Can you convert the lines from the one containing "Can you tell" through the last line of the records into a numbered list, leaving out blank lines?

-- Begin Material for the task --

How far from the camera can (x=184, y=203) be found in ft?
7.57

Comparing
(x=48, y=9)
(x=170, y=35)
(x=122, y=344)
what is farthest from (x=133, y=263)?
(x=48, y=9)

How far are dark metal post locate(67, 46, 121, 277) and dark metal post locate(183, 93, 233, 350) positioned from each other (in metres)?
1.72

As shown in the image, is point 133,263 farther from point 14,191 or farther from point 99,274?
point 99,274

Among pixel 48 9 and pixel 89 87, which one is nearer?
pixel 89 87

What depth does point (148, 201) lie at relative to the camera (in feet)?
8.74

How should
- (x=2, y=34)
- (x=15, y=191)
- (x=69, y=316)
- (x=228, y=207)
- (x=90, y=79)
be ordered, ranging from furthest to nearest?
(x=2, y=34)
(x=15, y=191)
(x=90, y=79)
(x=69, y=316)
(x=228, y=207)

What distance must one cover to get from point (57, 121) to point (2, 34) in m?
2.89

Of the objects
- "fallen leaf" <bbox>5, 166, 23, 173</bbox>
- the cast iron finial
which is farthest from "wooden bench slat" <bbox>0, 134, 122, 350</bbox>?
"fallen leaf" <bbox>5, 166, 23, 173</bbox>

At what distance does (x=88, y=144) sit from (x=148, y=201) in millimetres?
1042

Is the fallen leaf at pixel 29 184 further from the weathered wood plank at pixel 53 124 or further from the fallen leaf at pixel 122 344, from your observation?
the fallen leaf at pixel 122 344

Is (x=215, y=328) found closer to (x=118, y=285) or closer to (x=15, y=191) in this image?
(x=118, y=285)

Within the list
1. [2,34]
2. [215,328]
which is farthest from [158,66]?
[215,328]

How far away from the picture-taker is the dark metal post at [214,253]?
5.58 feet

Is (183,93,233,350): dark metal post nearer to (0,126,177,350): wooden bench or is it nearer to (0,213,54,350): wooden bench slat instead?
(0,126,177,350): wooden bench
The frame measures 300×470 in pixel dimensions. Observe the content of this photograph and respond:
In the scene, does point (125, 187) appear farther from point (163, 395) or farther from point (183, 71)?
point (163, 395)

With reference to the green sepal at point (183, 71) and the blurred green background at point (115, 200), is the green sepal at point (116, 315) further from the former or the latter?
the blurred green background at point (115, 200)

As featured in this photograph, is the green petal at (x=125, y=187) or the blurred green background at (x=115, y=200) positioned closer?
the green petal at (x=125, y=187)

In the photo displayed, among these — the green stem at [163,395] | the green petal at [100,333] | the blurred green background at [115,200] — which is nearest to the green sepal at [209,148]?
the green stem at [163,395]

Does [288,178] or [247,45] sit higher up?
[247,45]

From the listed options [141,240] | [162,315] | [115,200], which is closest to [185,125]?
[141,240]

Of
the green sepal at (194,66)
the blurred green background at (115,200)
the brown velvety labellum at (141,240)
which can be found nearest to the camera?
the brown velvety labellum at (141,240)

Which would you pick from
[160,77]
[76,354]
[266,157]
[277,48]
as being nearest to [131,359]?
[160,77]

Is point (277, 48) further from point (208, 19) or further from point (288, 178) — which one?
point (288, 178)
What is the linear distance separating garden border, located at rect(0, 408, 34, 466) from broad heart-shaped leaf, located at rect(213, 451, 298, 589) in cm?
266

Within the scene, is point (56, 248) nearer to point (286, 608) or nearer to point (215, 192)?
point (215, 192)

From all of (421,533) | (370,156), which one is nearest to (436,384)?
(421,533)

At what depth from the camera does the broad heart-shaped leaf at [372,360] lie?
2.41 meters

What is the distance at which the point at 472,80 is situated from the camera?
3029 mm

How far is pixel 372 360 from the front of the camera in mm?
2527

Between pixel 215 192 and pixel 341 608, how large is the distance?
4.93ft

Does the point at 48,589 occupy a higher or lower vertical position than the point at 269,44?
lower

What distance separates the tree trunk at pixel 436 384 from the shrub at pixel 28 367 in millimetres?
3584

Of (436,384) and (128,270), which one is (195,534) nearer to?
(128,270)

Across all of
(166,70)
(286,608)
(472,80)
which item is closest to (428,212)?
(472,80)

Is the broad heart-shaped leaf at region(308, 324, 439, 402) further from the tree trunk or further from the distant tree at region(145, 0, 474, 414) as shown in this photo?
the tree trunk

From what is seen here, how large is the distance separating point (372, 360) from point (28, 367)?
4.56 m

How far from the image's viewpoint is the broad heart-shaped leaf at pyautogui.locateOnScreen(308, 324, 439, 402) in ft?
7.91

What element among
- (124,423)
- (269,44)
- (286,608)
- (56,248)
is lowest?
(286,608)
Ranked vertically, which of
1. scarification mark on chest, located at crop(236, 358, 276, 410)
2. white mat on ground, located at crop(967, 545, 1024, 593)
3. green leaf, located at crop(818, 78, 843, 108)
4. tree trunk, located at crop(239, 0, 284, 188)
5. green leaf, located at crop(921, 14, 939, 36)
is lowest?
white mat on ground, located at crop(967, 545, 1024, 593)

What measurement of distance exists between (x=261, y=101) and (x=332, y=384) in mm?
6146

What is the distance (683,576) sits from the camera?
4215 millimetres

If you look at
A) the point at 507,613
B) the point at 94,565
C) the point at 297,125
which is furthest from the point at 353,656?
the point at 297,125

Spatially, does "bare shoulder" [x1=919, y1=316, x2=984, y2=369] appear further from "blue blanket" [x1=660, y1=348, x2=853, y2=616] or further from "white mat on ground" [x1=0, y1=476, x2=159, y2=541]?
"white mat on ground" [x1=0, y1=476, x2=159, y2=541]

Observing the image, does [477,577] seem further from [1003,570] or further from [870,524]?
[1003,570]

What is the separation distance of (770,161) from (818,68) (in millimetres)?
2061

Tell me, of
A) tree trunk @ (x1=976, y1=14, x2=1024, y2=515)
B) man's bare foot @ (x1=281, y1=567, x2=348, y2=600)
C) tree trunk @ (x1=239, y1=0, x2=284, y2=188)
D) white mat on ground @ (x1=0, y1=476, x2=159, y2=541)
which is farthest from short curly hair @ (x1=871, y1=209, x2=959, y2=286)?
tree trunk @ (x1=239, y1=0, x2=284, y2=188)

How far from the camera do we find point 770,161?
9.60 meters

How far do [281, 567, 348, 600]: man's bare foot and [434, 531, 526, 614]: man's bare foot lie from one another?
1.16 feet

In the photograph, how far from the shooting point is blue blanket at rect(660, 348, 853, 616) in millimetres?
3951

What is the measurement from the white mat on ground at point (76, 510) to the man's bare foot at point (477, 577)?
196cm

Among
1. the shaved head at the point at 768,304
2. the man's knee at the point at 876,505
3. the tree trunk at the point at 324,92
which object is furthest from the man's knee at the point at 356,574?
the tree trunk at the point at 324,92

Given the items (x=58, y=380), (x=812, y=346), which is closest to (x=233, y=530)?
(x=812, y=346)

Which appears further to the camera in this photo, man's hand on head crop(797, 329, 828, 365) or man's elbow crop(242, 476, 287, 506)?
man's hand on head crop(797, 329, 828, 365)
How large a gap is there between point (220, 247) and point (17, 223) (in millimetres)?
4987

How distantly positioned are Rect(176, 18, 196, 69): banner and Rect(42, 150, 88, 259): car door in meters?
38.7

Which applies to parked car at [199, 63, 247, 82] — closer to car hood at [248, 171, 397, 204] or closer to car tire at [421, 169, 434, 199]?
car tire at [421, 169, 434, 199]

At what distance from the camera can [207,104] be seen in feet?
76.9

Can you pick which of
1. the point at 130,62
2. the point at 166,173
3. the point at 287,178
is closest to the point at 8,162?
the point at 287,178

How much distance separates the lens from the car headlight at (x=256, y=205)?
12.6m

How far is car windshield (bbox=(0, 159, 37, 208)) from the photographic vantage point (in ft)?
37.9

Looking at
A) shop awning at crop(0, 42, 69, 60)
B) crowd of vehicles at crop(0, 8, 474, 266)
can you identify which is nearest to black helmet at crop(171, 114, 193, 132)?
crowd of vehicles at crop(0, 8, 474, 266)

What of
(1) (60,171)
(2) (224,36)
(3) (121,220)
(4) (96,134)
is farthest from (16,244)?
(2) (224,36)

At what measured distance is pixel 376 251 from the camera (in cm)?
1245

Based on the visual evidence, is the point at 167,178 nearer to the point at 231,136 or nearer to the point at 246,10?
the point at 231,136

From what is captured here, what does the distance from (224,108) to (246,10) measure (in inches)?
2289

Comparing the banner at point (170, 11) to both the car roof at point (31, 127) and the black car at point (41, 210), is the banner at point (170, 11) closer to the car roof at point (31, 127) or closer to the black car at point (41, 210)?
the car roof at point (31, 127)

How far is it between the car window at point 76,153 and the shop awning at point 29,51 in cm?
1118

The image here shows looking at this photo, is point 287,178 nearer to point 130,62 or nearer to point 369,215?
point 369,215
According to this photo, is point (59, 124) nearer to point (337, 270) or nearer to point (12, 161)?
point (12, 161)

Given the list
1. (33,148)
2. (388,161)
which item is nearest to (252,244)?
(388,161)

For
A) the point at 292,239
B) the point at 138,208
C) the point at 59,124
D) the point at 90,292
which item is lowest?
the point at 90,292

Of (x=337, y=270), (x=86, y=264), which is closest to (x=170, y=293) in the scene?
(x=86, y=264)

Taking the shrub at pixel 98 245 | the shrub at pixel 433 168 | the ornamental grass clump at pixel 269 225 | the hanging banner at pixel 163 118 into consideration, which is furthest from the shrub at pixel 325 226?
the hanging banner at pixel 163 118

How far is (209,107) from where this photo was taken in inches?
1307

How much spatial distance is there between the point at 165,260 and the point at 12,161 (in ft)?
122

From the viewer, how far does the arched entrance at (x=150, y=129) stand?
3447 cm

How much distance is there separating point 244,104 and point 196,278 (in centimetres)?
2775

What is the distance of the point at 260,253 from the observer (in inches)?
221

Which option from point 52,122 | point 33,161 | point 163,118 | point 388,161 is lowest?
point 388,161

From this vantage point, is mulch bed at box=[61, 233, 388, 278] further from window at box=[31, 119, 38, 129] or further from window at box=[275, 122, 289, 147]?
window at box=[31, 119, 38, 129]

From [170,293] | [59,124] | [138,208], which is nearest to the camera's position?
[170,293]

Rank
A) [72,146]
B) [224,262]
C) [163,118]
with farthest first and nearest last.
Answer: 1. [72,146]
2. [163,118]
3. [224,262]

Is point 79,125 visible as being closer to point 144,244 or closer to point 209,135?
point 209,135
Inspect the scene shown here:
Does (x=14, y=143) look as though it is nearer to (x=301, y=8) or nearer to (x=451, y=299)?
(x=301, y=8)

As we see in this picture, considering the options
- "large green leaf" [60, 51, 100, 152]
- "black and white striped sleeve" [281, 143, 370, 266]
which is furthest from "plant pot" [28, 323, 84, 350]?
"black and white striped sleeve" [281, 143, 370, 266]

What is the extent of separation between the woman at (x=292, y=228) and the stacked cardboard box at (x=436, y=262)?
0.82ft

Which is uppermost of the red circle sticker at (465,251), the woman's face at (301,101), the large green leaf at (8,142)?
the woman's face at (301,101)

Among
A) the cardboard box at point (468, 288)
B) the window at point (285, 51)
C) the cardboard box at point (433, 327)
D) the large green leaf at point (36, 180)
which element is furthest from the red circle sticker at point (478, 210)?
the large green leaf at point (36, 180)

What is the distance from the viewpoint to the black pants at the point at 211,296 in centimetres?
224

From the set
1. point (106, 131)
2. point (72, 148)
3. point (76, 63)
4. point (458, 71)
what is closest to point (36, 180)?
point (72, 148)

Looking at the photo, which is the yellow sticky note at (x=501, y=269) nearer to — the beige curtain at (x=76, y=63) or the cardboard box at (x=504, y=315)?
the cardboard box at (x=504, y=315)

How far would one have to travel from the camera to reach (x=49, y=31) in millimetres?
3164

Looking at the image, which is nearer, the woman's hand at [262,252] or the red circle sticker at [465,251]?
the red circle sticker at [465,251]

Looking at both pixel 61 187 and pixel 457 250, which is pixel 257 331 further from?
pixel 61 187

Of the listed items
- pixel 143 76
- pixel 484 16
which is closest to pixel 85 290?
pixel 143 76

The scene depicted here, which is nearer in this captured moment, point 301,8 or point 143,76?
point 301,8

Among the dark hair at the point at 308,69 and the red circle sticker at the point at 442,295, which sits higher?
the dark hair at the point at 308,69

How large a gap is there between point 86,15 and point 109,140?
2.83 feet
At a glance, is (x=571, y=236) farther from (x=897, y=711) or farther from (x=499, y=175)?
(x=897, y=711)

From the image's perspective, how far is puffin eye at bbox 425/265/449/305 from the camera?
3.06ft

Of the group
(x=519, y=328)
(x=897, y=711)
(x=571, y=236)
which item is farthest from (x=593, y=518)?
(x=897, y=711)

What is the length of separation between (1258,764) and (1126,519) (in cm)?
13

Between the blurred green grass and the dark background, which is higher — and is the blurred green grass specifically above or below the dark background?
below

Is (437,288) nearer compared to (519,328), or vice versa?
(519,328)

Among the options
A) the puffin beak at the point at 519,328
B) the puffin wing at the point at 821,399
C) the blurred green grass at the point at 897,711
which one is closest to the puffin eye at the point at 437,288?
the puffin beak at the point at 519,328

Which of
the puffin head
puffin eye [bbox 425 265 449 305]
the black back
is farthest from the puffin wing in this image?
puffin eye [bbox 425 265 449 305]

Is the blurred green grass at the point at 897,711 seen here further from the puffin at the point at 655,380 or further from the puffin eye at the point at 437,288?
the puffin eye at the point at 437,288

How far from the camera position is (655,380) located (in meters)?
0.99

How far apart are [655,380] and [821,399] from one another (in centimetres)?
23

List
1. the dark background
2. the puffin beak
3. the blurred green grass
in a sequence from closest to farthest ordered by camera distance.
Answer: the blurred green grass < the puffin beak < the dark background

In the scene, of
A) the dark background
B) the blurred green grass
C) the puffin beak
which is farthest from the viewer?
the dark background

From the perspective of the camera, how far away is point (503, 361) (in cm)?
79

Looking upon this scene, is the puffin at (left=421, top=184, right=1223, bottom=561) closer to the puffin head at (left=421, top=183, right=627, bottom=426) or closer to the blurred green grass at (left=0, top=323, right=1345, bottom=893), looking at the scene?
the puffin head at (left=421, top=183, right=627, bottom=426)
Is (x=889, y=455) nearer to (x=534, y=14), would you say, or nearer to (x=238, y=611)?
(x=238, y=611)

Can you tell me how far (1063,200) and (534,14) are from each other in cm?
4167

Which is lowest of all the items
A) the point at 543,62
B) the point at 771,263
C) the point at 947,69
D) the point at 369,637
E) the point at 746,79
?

-- End Material for the task --

▸ **Written answer**
1. Can you tell me how far (1063,200) and (534,14) are from each other in cm?
2. 4167
3. Which is lowest of all the items
4. A) the point at 543,62
5. B) the point at 771,263
6. C) the point at 947,69
7. D) the point at 369,637
8. E) the point at 746,79
9. ?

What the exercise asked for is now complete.